Jess meets again with Dr. McKenzie. He asks Jess to tell him a secret. Jess tells him that she gets scared a lot. Dr. McKenzie asks Jess if she is scared of Fern. Jess explains that she is scared that Fern might try to get her, because Fern might be angry that Jess is alive and she isn’t. Dr. McKenzie asks Jess what it feels like to be scared, and Jess says it feels like a fairy cast a spell on her, and everything is going to change just by her being scared, which is why she screams. Dr. McKenzie tells Jess that it is okay to get scared and that nothing bad is going to happen just because she is scared.

The next day, at school, Jess’s classmate tells Jess that Miss Patel is out for the day and they have a substitute teacher. Nobody knows why Miss Patel is gone. Jess is immediately afraid that TillyTilly did something to Miss Patel.

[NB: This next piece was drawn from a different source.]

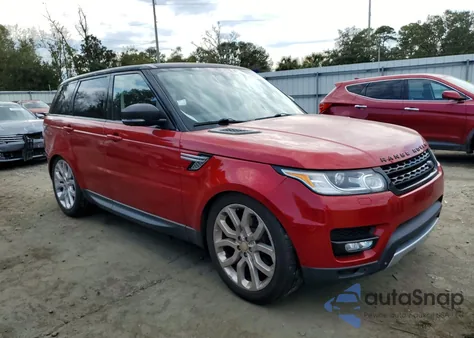 2014 Land Rover Range Rover Sport Hse z USA, uszkodzony, nr VIN SALWR2WF4EA319967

Part 2, Chapters 12-15 Analysis

Dreams are an important motif throughout the novel. When Jess first returns from Nigeria, she begins having dreams about the long-armed woman. As Jess’s experiences with TillyTilly continue, Jess sometimes has trouble differentiating dreams from reality. At one point, Jess finds herself surrounded by darkness, holding a hot coal to her mouth, unsure whether she is awake or dreaming because the pain feels so real. Jess later finds herself in bed, which implies that the event was a dream, but Jess isn’t sure. Later, an italicized passage notes that “the ibeji woman came to Jess in her sleep and drowned her in a blue blanket” (219); this is likely another dream segment.

Dreams often reveal something that a character is struggling with. When Jess imagines herself holding the coal up to her lips, it is to recreate a cleansing ritual she read about in one of her grandfather’s books, which reflects Jess’s inner struggle of whether to be well-behaved or to cause mischief with TillyTilly. When Jess dreams that she is with the ibeji woman, she is struggling to figure out her relationship to TillyTilly and to her deceased sister, Fern: “Jess herself knew that she needed to understand the precious danger of these things, and what they meant, or she would never be happy” (219). Dreams are used throughout the novel to illuminate Jess’s inner struggles, as well as to illustrate Jess’s inability to sometimes differentiate between what is real and what is imagined.

The theme of cultural differences appears again in this section. When Jess’s father criticizes Jess’s mother for using physical punishment, Jess’s mother says, “You’re implying that my father’s some kind of savage! It’s just […] it’s just discipline! Maybe you just don’t understand that! You’re turning this into some kind of […] some kind of European versus African thing that’s all in my mind” (206-207). Whether each parent’s discipline strategies are representative of their culture, they are indicative of the different ways that Jess’s parents were raised.